Mountain range in Lincoln County, Nevada

The Mount Irish Range is a mountain range in Lincoln County, Nevada. The range is bounded by the Coal Valley to the north, the Pahranagat Valley to the east, the Tikaboo Valley to the southwest and the Wild Horse Valley to the northwest. Surrounding ranges include the Seaman Range and Hiko Range to the east, the Pahranagat Range and East Pahranagat Range to the south and south east, the Groom Range to the southwest, the Timpahute Range to the west and the Golden Gate Range across Murphy Gap to the northwest.
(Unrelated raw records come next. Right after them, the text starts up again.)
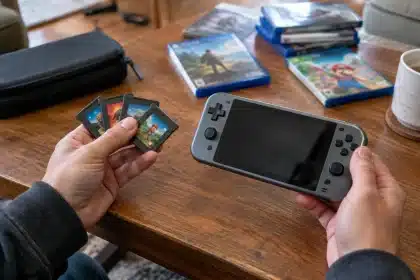 Resident Evil en Nintendo Switch 2: trilogía de remakes anunciada pero Capcom la desaprovecha
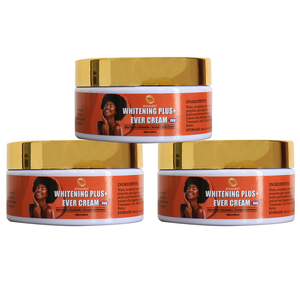 Crema facial de día de caroteno blanqueador Etiqueta Privada OEM/ODM crema hidratante iluminadora rejuvenecedora para el cuidado facial - Product Image 1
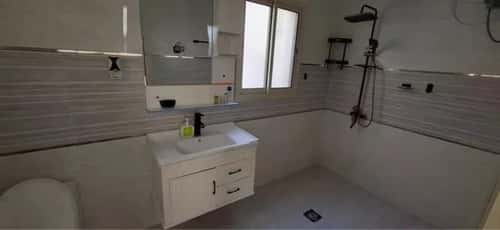 Apartment 600 SQM with 2 Bedrooms Al Zohoor, Aldammam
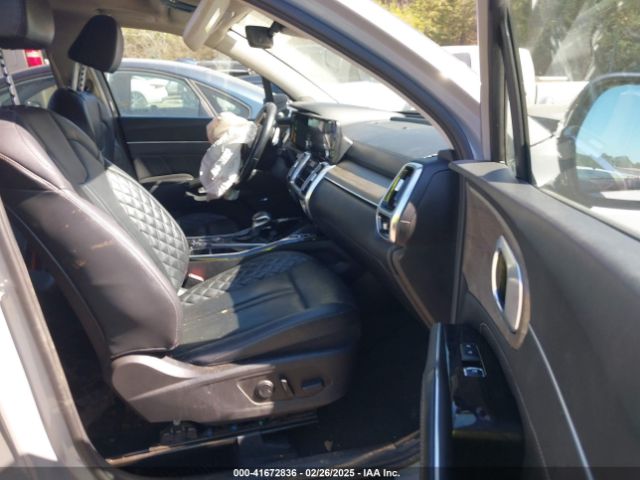 5XYRKDLF0PG224494 KIA Sorento X-line Sx Prestige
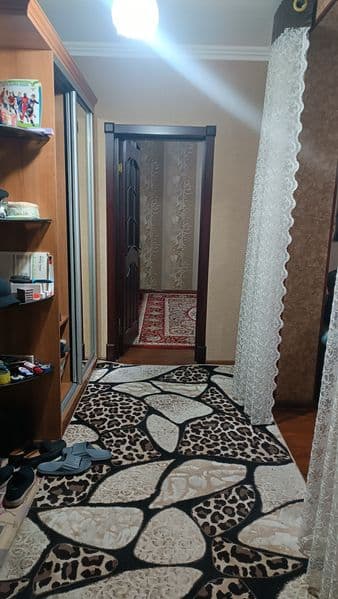 Kvartira sheriklikka bolalar olamiz ichmaydigan chekmaydigan — фото 3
Silver was mined on the east flank of Mount Irish along Silver Canyon just north of the ghost town of Logan in the 1860s and 1870s. The ghost town of Crystal Springs also populated during this time lies about 7 mi to the east at the intersection of US Route 93, Nevada Route 318 and Nevada Route 375. The community of Hiko lies five miles north of Crystal Springs on Route 318. Route 375 crosses the extreme south end of the range at Hancock Summit.
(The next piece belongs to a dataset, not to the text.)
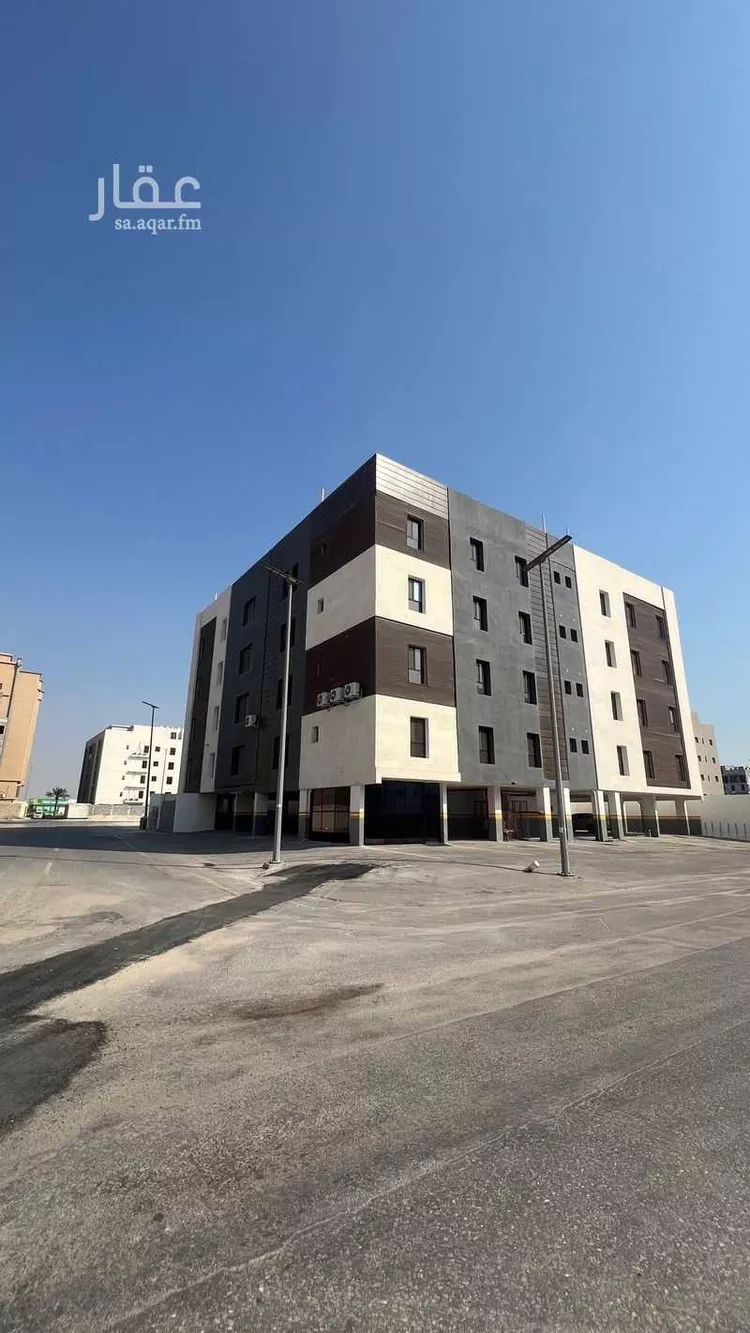 شقة للبيع في حي الحمراء, مدينة الخبر, المنطقة الشرقية صورة 3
The Mount Irish Wilderness lies to the south of Mount Irish and consists of 28,274 acres of the range. Designated by the U.S. Congress in 2004, the area is managed by the Bureau of Land Management. Elevations range from 4,800 feet (1463 m) to 7,504 feet (2287 m).

The Mount Irish Archaeological District consists of four sites on Logan Canyon Road just to the east of the old Logan townsite and just north of the Mount Irish Wilderness Area boundary.